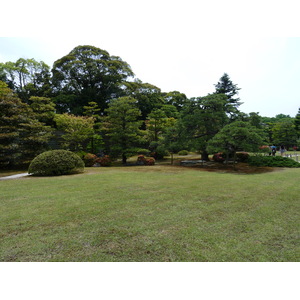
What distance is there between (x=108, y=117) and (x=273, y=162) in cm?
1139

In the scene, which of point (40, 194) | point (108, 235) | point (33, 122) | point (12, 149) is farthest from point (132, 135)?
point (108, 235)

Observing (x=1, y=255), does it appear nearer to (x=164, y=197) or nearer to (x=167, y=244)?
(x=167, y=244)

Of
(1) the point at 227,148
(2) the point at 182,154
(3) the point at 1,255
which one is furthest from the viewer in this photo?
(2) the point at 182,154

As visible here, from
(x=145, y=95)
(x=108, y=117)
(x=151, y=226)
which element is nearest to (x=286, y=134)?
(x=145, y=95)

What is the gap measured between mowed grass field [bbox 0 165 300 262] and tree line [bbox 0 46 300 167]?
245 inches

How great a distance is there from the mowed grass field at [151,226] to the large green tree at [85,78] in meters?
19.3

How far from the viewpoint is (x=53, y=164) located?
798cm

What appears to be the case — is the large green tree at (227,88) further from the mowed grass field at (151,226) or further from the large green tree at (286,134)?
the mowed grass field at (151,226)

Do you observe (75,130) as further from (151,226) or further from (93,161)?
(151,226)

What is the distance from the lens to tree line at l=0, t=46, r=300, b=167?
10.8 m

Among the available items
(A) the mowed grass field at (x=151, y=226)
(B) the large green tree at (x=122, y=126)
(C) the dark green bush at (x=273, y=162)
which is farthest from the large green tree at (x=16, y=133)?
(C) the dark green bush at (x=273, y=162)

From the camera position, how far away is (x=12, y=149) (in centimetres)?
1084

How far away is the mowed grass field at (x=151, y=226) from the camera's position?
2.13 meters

> **TASK GOAL**: Reproduce the part of the material that opens with the line containing "Do you observe" and closes at the end of the material, replacing "mowed grass field" with "cut lawn" and leaving everything else unchanged.

> **SOLUTION FOR THIS TASK**:
Do you observe (75,130) as further from (151,226) or further from (93,161)?
(151,226)

What is the distance from the lens to tree line at l=0, t=46, r=300, b=167?
10.8 m

Among the available items
(A) the cut lawn at (x=151, y=226)
(B) the large green tree at (x=122, y=126)
(C) the dark green bush at (x=273, y=162)
which is farthest from the large green tree at (x=16, y=133)?
(C) the dark green bush at (x=273, y=162)

From the camera position, how far away is (x=12, y=149) (in centimetres)?
1084

How far away is the cut lawn at (x=151, y=226) from the camera's position?
2.13 meters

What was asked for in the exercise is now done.